Is the situation dramatically different in the EU than in the US?
Here in the US, we are not suffering from a crisis of demand at all. We are suffering from structural unemployment - demand and production have both recovered, but people remain unemployed.
Your thesis is surprising, so I'll have to look more into your data.
For now I will say that (1) because of the tight correlation between employment and demand, you'd need a very solid argument that demand has recovered but employment hasn't and why and (2) the data you have in your comment doesn't show that conclusively. The only measure of demand you site is Manufacturer's New Orders, which does show an increase. However, most of it is due to airplanes, which are volatile by nature (and is partly fueled by public defense spending). Also, the best predictor of future growth in that category (Core capital goods), while growing, isn't back to 2007 levels yet. [1]
I think it's too early to say demand is back, and it's lack also explains unemployment well.
...because of the tight correlation between employment and demand...
This "tight correlation" is a conclusion of Keynesian economics, and is strongly dependent on an assumed correlation between production and employment.
The logic goes: production and employment are highly correlated (i.e., you can't increase production much without increasing employment). Weak AD reduces production, therefore stimulating AD can increase production and employment.
As my data shows, the correlation between production and employment is quite weak, and we can therefore not use employment as a proxy for demand.
I don't think what you are saying is the full story - demand hasn't recovered completely. For example, I believe real estate demand is very low (and real estate sales has major flow on effects)[1].
If you believe in Keynesian economics, it doesn't matter that real estate hasn't recovered. The only quantity that matters is aggregate demand and aggregate supply. (Employment should be slaved to AS.) Taking the Keynesian assumption that AD and production are monotonically related to each other, we can conclude that AD has recovered.
If you push theories in which you you treat real estate separately from the rest of the economy (i.e., you assume construction workers don't immediately go out and become nurses), you are a structuralist rather than a Keynesian.
In any case, the Keynesian assumption that employment increases with production is simply not true of the modern economy. This is quite easy to establish empirically - just compare graphs of production to graphs of employment.
By the way, here is more data on employment across the economy.
Taking the Keynesian assumption that AD and production are monotonically related to each other, we can conclude that AD has recovered.
I think most Keynesian have moved on from that simplistic view.

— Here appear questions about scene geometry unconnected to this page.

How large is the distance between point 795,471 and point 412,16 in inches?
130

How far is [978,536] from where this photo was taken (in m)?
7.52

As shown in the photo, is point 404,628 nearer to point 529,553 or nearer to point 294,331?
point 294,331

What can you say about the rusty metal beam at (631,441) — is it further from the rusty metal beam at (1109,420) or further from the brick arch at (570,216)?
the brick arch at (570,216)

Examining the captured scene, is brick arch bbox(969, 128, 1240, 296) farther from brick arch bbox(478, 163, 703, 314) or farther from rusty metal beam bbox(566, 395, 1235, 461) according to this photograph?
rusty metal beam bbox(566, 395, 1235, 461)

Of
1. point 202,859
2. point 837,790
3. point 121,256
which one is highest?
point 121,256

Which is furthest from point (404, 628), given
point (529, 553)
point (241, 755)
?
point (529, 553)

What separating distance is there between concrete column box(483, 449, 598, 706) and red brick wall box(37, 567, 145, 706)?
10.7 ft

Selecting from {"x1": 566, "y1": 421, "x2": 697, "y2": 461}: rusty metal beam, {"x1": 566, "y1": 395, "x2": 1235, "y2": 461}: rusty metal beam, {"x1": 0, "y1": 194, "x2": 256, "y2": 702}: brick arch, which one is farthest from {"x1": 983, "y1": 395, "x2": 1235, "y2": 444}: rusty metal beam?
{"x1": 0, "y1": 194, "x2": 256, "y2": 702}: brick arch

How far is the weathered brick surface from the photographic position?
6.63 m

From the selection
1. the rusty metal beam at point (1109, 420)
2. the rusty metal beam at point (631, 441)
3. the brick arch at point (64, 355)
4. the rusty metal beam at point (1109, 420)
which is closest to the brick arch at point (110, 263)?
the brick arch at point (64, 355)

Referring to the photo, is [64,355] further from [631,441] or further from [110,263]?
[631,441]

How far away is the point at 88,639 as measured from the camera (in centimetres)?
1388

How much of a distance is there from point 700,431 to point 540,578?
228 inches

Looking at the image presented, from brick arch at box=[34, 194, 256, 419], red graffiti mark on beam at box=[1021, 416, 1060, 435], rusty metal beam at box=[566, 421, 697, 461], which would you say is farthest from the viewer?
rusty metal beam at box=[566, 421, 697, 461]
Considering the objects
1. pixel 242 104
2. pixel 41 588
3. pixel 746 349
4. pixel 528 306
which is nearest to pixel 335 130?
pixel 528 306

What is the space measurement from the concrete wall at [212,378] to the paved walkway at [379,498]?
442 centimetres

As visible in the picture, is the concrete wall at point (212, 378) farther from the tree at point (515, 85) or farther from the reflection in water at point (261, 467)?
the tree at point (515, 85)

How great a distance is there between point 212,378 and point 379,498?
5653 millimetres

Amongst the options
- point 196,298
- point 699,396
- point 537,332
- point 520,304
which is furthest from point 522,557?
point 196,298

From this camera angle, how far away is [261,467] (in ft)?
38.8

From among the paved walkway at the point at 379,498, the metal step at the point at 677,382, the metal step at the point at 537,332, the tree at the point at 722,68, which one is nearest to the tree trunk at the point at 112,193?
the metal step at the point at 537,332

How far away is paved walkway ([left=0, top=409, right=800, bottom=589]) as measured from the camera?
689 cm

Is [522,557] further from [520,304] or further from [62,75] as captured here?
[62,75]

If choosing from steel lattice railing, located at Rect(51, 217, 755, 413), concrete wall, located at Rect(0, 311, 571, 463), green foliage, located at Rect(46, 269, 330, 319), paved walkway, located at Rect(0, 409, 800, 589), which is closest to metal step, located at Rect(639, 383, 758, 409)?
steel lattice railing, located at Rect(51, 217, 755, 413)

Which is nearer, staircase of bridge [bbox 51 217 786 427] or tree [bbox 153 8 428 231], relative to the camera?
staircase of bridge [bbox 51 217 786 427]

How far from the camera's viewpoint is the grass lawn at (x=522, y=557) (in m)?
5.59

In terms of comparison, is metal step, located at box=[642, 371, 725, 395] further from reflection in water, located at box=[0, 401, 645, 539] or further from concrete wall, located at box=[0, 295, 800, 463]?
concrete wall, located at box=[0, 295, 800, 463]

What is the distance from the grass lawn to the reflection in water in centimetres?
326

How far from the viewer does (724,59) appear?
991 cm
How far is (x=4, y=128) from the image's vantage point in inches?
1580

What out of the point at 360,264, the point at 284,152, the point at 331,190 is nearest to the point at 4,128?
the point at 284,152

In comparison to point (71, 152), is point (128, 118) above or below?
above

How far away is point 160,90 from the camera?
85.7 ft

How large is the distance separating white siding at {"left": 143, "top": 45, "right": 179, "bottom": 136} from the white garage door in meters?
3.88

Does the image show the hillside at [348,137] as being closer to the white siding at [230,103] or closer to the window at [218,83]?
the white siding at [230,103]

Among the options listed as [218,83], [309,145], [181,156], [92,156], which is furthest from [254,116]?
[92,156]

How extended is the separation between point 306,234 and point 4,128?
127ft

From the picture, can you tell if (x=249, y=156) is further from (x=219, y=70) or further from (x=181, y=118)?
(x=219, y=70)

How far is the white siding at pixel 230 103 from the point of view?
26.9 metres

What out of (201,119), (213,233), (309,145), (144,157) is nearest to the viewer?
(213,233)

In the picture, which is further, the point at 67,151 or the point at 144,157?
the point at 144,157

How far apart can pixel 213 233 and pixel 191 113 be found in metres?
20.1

Stagflation in the 1970s showed that the inflation/unemployment relationship could move, and few would argue against structural change having a similar effect.
In any case, the Keynesian assumption that employment increases with production is simply not true of the modern economy.
That's an effect, not a cause. Traditionally it has happened like that, but anyone who argued it had to be that way would be stupid.
I think we are strongly agreeing about the importance of structural change? (And hence I agree with you about the lack of a strong relationship between production and employment). I don't agree with you that demand has recovered though. Your data (http://research.stlouisfed.org/fred2/series/DGORDER) shows it still at levels around that in 2004/05.
You shouldn't look to real estate to evaluate demand. The housing bubble is the primary cause of the crisis. By most estimates prices have to dip another 10% in order for the market to return to its historical trend (which is to grow at the rate of inflation). There is no demand now because everyone knows housing is overpriced. That's a good thing.
We've resumed normal growth, but we haven't had any of the faster than normal catch-up growth that usually happens at the end of a depression and returns unemployment to normal. So by that measure the current high unemployment is to be expected.
Here in the US, we are not suffering from a crisis of demand at all. We are suffering from structural unemployment - demand and production have both recovered, but people remain unemployed.
http://news.ycombinator.com/item?id=2240468
I'd be very curious to see data indicating that the EU is in a different situation.